The OPTN Fee Collection Authority Act would authorize the Secretary of Health and Human Services to collect registration fees from members of the Organ Procurement and Transplantation Network (OPTN) for each transplant candidate that such members place on the waiting list. The fees would be used solely to support the operation of the OPTN and could be collected directly by HHS or via awards to eligible recipients. The collected fees would be treated as discretionary offsetting collections and could be distributed to awardees as specified in appropriations acts. In addition, the bill requires transparency about the fees and their use (posted on the OPTN website with quarterly updates) and requires a GAO review within two years. Notably, the authority to collect fees would expire three years after enactment. The bill also amends OPTN-related law to encourage electronic health record (EHR) integration among hospitals, organ procurement organizations, and transplant centers (with HIPAA privacy protections) and to consider creating a dashboard displaying key transplant statistics that would be updated more frequently than annually.

Key Points

  • 1Registration fees: The Secretary may collect registration fees from every OPTN member for each transplant candidate they place on the waiting list, with fees supporting OPTN operations. Fees may be collected directly or through awards to eligible entities and are available until expended.
  • 2Transparency and reporting: The Secretary must promptly post on the OPTN website the amount of fees collected from each member and a list of activities funded by those fees, with quarterly updates.
  • 3GAO review and sunset: The Comptroller General must conduct a review within two years and report findings and recommendations to relevant congressional committees. The authority to collect fees sunsets three years after enactment.
  • 4Administrative mechanics: Fees are treated as discretionary offsetting collections (reducing net outlays) and may be credited to applicable DHHS accounts.
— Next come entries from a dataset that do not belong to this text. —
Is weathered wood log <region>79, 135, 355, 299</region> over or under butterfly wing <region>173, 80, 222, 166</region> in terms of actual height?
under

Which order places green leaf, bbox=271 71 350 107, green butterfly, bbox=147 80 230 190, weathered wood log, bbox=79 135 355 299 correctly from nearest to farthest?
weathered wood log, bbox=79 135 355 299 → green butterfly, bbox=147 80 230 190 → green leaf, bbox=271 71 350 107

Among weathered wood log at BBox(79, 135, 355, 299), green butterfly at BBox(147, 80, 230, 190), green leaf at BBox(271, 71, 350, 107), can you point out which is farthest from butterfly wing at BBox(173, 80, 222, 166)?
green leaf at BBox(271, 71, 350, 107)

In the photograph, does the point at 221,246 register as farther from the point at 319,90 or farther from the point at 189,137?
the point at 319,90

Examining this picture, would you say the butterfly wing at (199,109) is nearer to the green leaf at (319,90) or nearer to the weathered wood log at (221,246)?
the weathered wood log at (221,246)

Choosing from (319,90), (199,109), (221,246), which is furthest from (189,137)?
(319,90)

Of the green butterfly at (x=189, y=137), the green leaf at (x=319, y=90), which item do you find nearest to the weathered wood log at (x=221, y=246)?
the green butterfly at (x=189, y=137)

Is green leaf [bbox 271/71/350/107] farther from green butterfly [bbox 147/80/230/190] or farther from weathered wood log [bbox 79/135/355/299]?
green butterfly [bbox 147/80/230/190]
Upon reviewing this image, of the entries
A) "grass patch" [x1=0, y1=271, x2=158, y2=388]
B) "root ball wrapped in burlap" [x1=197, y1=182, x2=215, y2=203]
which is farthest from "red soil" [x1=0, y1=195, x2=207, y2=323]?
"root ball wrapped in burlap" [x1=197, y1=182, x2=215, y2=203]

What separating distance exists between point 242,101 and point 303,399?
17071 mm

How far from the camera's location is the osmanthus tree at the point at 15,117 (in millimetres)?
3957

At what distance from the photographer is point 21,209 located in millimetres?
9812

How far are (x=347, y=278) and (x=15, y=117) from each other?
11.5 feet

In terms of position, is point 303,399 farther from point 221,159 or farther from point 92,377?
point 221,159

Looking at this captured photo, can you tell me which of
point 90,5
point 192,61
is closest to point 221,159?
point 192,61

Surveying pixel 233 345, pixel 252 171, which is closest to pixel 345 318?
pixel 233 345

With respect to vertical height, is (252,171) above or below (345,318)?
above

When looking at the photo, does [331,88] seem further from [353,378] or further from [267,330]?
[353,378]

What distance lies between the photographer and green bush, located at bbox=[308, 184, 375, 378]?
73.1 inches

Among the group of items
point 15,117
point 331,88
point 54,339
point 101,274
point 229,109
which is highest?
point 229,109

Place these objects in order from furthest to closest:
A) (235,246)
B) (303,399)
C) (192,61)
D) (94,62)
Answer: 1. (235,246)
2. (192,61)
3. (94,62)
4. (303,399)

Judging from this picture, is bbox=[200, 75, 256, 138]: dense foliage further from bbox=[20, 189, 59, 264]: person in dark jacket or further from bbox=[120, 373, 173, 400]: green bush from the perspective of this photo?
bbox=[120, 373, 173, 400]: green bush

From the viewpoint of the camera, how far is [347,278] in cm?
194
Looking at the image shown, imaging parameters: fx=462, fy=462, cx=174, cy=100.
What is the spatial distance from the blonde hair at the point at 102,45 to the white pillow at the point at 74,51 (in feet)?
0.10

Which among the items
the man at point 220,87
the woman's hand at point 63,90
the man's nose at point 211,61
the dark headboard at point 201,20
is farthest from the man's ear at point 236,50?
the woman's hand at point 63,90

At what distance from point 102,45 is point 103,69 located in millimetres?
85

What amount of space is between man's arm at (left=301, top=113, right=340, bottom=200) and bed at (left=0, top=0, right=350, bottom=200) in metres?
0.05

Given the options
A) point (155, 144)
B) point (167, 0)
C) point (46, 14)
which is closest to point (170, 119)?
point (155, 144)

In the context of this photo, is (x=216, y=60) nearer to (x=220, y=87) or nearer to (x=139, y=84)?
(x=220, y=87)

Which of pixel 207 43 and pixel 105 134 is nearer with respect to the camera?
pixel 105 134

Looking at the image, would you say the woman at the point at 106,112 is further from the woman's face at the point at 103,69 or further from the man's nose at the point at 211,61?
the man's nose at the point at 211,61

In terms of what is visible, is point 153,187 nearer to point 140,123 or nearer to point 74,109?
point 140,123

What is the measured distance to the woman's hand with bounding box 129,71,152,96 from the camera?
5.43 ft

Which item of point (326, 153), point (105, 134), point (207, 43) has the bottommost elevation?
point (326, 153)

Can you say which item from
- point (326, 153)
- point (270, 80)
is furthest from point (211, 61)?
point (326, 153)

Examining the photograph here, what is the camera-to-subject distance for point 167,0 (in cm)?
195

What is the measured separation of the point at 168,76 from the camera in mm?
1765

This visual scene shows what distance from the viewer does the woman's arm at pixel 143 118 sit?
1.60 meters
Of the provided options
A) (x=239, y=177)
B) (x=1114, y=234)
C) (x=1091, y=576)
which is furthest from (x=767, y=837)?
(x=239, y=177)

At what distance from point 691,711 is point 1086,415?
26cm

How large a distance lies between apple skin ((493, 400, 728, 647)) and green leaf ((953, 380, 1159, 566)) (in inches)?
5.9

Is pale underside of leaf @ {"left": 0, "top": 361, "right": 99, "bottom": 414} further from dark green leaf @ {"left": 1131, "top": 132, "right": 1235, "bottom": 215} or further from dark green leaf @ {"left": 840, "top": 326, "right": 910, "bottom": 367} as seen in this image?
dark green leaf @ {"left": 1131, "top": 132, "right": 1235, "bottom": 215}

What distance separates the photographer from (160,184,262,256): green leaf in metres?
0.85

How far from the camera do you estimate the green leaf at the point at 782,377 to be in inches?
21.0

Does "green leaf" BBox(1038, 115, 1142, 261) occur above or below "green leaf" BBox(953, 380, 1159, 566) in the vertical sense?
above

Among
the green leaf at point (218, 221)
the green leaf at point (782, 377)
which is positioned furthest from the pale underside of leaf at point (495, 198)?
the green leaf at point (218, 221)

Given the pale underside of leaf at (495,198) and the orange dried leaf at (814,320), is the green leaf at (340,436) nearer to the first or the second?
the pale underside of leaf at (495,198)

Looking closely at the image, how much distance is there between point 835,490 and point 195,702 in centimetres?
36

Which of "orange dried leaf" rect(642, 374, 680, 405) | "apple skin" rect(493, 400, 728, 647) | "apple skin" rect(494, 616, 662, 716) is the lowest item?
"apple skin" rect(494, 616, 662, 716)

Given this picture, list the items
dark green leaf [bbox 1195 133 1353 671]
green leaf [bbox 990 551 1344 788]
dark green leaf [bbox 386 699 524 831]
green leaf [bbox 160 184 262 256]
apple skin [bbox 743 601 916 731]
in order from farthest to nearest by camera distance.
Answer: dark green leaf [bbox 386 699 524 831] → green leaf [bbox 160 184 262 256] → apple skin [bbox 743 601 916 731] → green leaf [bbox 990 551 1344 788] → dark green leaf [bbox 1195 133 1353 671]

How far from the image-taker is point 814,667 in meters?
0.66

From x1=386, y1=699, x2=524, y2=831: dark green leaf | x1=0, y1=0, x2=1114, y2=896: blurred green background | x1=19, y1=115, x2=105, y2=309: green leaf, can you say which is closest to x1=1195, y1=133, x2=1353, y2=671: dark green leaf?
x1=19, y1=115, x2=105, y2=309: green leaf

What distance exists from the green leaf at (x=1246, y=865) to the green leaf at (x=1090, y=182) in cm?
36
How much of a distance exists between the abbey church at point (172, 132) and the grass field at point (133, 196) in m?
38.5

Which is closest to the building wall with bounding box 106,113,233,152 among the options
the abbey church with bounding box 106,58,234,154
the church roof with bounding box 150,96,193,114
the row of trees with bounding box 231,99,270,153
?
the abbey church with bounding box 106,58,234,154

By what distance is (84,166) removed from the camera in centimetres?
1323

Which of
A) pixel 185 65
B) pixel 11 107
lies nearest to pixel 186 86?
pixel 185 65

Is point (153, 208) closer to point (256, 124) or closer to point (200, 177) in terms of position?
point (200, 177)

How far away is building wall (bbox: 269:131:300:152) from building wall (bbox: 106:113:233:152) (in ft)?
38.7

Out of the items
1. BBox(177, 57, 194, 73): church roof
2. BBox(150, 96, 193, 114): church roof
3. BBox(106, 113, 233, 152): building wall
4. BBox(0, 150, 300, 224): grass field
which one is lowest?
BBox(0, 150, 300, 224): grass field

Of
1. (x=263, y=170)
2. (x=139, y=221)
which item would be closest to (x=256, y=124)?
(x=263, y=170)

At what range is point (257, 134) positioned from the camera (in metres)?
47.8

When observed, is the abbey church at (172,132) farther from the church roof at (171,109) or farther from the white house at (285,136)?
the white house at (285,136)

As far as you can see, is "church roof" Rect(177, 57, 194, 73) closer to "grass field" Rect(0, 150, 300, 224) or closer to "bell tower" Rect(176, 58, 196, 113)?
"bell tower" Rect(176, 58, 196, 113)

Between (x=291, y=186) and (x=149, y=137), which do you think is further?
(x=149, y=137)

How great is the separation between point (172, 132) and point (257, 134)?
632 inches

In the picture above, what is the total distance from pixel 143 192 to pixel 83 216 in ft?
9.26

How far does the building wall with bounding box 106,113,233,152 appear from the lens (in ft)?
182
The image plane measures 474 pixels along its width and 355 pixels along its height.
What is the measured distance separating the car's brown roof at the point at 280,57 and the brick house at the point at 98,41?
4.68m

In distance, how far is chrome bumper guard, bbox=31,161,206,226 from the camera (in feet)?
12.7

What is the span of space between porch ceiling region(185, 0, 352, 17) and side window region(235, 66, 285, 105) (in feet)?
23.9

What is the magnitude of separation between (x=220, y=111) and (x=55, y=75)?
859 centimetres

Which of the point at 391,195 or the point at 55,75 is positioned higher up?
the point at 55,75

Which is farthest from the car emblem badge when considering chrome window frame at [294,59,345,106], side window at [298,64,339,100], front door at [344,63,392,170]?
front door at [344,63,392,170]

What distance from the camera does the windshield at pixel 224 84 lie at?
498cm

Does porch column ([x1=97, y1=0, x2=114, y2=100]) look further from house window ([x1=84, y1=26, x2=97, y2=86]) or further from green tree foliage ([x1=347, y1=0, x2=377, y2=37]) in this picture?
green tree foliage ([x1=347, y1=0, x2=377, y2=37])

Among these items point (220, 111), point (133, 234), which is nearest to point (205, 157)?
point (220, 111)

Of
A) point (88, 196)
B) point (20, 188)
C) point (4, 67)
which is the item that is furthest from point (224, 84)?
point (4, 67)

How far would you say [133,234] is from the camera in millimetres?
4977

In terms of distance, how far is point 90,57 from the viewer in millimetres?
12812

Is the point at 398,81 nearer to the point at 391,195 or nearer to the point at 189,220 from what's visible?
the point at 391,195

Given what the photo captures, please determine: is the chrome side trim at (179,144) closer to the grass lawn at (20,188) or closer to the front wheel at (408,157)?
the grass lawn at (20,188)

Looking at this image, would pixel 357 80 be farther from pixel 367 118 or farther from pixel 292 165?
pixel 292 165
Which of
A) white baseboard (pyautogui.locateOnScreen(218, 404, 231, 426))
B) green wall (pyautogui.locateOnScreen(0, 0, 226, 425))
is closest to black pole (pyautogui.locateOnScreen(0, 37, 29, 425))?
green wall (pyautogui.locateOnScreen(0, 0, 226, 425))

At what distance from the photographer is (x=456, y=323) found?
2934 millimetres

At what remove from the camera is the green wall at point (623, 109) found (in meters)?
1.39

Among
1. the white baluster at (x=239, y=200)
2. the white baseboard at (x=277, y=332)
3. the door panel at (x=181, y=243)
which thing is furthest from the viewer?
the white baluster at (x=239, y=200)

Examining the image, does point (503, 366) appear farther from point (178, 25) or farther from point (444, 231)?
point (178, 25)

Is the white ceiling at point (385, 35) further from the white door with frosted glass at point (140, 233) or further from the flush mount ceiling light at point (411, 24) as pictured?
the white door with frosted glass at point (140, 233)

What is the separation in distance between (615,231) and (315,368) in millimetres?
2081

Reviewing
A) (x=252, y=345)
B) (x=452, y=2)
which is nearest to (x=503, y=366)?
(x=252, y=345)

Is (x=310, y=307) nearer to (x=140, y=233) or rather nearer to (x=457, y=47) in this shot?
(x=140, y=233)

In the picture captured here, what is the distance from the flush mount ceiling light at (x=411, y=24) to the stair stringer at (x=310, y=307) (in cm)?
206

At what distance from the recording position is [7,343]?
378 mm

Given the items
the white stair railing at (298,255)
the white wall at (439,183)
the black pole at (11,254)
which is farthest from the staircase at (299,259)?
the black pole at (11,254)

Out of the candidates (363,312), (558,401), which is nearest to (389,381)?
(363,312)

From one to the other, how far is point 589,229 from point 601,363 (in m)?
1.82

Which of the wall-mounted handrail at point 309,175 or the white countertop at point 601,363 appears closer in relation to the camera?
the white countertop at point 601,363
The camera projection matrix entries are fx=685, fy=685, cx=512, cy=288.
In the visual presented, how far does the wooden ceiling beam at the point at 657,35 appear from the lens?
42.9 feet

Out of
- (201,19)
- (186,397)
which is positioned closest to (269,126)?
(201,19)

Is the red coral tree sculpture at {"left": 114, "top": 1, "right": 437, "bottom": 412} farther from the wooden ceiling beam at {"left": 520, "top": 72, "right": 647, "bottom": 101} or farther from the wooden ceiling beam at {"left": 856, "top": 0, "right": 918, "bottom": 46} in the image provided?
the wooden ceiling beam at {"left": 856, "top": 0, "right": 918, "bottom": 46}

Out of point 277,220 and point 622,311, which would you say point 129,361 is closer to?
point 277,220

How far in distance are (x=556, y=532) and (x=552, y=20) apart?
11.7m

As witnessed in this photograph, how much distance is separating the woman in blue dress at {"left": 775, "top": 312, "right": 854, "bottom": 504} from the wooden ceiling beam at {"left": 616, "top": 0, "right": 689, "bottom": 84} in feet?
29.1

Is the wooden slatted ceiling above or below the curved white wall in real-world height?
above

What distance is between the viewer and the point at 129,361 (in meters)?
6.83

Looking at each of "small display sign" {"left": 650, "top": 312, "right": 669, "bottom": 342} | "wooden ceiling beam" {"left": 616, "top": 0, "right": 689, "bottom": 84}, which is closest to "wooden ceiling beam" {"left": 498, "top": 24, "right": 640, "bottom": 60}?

Funds are distributed among awardees as allowed by appropriations.
  • 5P and Q provisions (policy enhancements):
  • 6- P: Encourage integration of electronic health records via APIs among hospitals, organ procurement organizations, and transplant centers, including remote access to donor EHRs, while complying with HIPAA privacy rules.
  • 7- Q: Consider establishing a dashboard to display transplant statistics (e.g., number/types of transplants, organs entering and not transplanted) and keep this information up to date more frequently than annually.

Impact Areas

Primary group/area affected: Members of the Organ Procurement and Transplantation Network (hospitals, organ procurement organizations, and transplant centers) and their transplant candidate waitlists; the OPTN itself as the recipient and administrator of funds.Secondary group/area affected: Patients awaiting transplants (through clearer funding for OPTN operations and potential improvements in data sharing and transparency); HIPAA/privacy compliance considerations for EHR integration.Additional impacts: Federal budget and oversight (offsetting collections, GAO review, and a short-term authority window with a sunset); potential changes in data infrastructure (EHR integration and a transplant statistics dashboard).